Triumph today launched yet another tasty looking motorcycle in a glittering ceremony where strangely Gul Panag was invited but I was not.
The Thruxton R is basically a Bonneville on steroids, and a motorcycle that can only be described by using emo oxymorons like “neo-retro” and “modern-classic”. Behind the blinding lights and big words, it’s a bike made to look like something manufactured in the summer of 69, and then cryogenically frozen, only to be reanimated in 2016, and crammed full of all the rider tech that got you burnt alive for witchcraft back in those days.
The 1200cc “high-power” engine belts out just a little under 100 horses and 112 Nm of torque, both of which are pretty respectable figures, unless they are European values and us peasants are getting some shitty detuned versions, in which case we’ll have to wait for the sting operation on Team-bhp, followed by an awkwardly long silence and some peanuts from Triumph.
Priced at 10.9 lacs ex-showroom Delhi, the Thruxton R is now the comfortable king of cafe racers in India, if you forget about the BMW R nineT, which you should since it costs roughly 3 times what the Thruxton R does, and doesn’t come with many of the electronic goodies too. The only other option left is the Royal Enfield Continental GT, and common, even a rabid squirrel with Aspergers isn’t going to spend money on that pile of garbage.
Do keep in mind though the 10.9 lacs gets you just the basic bike, if you want the full bling, Triumph has a bunch of accessories that you can shop for. Of course it’s common knowledge that Triumph is basically run like Krusty Krab, and their accessories are priced like Krabby Patties, excessively and arbitrarily. I tried to search a bit but couldn’t find the pricing for that beautiful cockpit fairing, or the Vance & Hines exhaust system, or the double seat, so it’s safe to assume the numbers are going to make your eyes moist.
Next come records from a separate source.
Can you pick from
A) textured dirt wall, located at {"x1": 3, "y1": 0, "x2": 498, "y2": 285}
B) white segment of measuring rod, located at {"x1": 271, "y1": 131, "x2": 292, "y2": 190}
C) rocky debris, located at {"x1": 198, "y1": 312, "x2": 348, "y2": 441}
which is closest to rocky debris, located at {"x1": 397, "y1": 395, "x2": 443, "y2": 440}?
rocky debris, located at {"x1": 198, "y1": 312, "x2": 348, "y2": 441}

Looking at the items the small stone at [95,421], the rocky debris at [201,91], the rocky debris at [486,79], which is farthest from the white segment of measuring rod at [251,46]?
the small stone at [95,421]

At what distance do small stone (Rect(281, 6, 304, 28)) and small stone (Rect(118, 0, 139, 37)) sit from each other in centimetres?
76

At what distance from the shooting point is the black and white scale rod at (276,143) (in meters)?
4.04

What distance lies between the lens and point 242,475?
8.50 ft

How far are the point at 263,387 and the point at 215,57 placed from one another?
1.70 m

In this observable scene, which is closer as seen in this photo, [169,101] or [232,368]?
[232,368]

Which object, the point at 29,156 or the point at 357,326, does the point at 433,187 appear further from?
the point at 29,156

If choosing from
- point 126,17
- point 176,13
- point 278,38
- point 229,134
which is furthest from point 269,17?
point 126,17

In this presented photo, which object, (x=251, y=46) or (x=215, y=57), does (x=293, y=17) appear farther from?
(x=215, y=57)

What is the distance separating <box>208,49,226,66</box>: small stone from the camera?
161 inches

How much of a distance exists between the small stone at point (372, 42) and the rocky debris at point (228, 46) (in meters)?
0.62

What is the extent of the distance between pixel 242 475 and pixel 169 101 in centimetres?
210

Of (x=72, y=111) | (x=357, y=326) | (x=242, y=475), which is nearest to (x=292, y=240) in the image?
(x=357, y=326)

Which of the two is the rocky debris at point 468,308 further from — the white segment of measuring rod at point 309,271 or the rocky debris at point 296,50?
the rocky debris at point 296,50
My legendary humour aside, it’s quite a looker. The bit that I love the most is the radiator, tucked away beautifully inside the frame tubes, unlike the one on the Harley Davidson Street 750, that reminds you of a slab of butter plastered on a fat ass. The level of craftsmanship looks top-notch, and hopefully the aesthetics will be accompanied by customer satisfaction too, something that’s been missing for quite a few Triumph owners.
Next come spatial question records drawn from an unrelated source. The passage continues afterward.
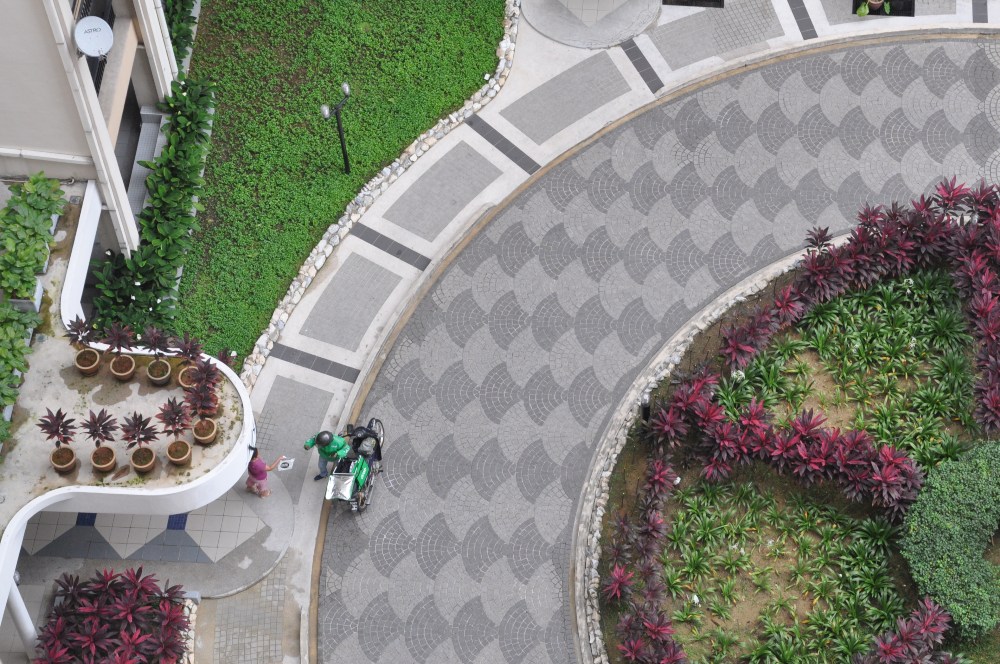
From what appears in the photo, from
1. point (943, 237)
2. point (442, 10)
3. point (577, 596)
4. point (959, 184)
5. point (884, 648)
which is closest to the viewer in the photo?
point (884, 648)

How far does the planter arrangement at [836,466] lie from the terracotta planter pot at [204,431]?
746cm

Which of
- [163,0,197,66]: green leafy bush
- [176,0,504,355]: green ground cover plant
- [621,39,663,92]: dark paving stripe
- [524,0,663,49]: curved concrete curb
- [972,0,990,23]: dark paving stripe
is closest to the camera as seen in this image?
[176,0,504,355]: green ground cover plant

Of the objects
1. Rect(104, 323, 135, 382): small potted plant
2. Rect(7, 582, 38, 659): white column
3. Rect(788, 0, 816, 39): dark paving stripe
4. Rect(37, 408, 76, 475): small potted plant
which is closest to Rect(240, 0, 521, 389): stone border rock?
Rect(104, 323, 135, 382): small potted plant

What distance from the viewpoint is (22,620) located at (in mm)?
20281

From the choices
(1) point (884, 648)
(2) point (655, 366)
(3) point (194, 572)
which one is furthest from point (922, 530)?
(3) point (194, 572)

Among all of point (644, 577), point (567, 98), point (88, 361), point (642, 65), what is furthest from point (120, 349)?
point (642, 65)

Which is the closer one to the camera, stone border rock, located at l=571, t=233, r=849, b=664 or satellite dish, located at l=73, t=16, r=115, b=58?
satellite dish, located at l=73, t=16, r=115, b=58

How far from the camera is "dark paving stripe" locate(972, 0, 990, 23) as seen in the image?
28.8m

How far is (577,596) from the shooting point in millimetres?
22156

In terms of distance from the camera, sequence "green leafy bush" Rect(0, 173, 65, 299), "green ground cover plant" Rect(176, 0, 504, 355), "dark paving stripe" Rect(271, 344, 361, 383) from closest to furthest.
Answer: "green leafy bush" Rect(0, 173, 65, 299)
"dark paving stripe" Rect(271, 344, 361, 383)
"green ground cover plant" Rect(176, 0, 504, 355)

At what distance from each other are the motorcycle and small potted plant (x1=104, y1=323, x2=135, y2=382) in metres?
4.11

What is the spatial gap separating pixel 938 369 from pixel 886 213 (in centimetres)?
364

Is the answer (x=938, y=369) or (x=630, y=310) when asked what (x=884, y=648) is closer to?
(x=938, y=369)

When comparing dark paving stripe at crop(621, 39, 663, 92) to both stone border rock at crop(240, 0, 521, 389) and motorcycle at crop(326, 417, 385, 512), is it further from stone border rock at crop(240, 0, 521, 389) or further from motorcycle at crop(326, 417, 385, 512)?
motorcycle at crop(326, 417, 385, 512)
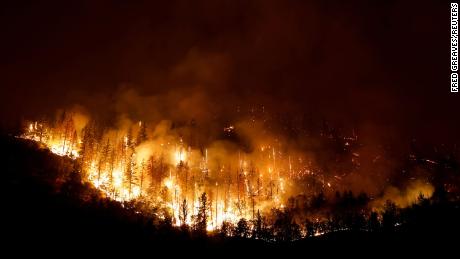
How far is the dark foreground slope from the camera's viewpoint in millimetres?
102562

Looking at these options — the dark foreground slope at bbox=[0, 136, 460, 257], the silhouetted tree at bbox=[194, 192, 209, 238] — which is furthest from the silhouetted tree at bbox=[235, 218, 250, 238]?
the silhouetted tree at bbox=[194, 192, 209, 238]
And by the looks of it, things will either be awesome, or go completely to shit. Here’s a look at all the goodies that you get with this thing:
- Traction control
- 3 riding modes: Road, Rain, Sport
- Torque-assist clutch
- Underseat USB charging socket
- Engine immobilizer
- Fully adjustable Show forks up front, Ohlins at back
That’s an impressive list of electronic and mechanical wizardry, but it’s also a list of electronic and mechanical wizardry that can fuck up. I think Triumph is betting on the fact that most Thruxton R owners will never take their bikes across the front gate, keeping it tucked and covered deep inside the garage, to be uncovered roughly once a month for bike shows or revving to friends.
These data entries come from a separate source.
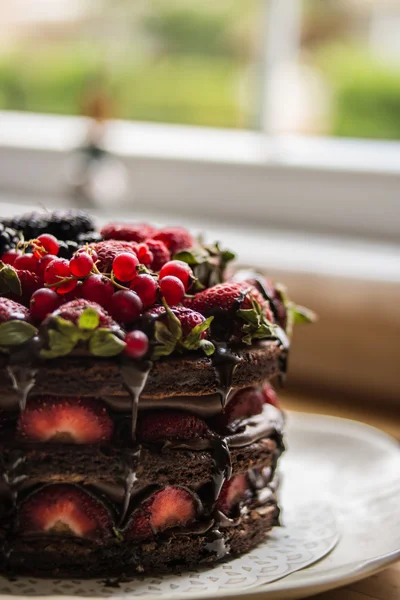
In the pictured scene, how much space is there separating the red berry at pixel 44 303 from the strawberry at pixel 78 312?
0.07ft

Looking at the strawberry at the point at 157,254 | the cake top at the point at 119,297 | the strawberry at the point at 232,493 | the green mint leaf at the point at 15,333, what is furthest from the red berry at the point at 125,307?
the strawberry at the point at 232,493

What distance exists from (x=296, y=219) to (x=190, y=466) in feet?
6.61

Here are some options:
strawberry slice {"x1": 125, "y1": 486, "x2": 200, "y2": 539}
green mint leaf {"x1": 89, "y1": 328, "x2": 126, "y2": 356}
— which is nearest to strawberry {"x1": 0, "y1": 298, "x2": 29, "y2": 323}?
green mint leaf {"x1": 89, "y1": 328, "x2": 126, "y2": 356}

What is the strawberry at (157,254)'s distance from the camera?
4.51 ft

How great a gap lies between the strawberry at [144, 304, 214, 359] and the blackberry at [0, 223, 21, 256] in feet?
1.04

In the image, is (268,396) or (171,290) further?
(268,396)

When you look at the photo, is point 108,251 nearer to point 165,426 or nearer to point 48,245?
point 48,245

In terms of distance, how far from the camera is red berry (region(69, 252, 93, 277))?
1.18m

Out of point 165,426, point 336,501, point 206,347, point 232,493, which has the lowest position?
point 336,501

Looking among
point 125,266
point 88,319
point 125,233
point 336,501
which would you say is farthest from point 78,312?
point 336,501

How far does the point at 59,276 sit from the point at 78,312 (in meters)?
0.10

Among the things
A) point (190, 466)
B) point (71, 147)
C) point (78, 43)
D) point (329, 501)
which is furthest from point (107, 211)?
point (190, 466)

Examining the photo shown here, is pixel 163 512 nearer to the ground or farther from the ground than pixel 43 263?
nearer to the ground

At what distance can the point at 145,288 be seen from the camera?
1194 millimetres
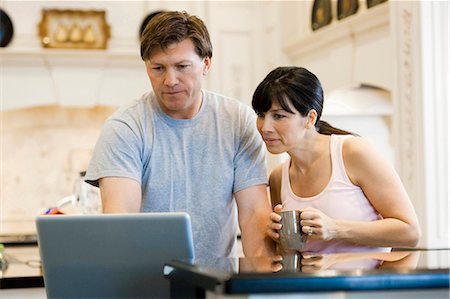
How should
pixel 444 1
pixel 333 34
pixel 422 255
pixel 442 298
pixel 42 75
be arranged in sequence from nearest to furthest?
pixel 442 298, pixel 422 255, pixel 444 1, pixel 333 34, pixel 42 75

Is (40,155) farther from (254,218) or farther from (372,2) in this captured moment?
(254,218)

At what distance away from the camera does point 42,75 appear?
18.5ft

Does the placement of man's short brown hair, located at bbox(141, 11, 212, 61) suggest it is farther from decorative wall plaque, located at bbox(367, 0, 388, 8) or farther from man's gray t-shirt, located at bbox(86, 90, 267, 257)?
decorative wall plaque, located at bbox(367, 0, 388, 8)

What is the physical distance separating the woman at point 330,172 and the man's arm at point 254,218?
7 cm

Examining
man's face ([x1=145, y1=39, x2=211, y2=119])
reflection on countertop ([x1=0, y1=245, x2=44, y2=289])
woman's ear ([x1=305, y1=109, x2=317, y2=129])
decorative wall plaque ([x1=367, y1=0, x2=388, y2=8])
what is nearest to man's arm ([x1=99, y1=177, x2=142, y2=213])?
man's face ([x1=145, y1=39, x2=211, y2=119])

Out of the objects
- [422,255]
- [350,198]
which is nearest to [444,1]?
[350,198]

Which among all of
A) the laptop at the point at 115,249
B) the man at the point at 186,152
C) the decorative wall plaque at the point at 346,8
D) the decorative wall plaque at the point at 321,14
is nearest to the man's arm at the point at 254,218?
the man at the point at 186,152

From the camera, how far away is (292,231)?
1.95m

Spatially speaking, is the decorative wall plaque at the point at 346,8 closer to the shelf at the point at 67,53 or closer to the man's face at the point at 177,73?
the shelf at the point at 67,53

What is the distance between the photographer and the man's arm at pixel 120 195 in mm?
2078

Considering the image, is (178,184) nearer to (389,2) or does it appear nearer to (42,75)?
(389,2)

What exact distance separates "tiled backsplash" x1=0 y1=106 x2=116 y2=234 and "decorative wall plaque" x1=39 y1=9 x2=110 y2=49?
480 mm

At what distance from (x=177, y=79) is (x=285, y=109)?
10.3 inches

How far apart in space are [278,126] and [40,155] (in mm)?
3977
And that’s where the insane 16,000 km service interval will come in handy. Based on the usage pattern of people who’ll want to buy one and be able to afford it, they’ll never really have to take it to a service station in their lifetime. That’s basically the definition of a dream machine.
Stay tuned for a ride review, which’ll happen as soon as Vimal Sumbly reads this article. Coincidently, the day I get an invitation from Triumph is also prophesied to be the day pigs shall fly, so keep your fingers crossed and look up for flying bacon.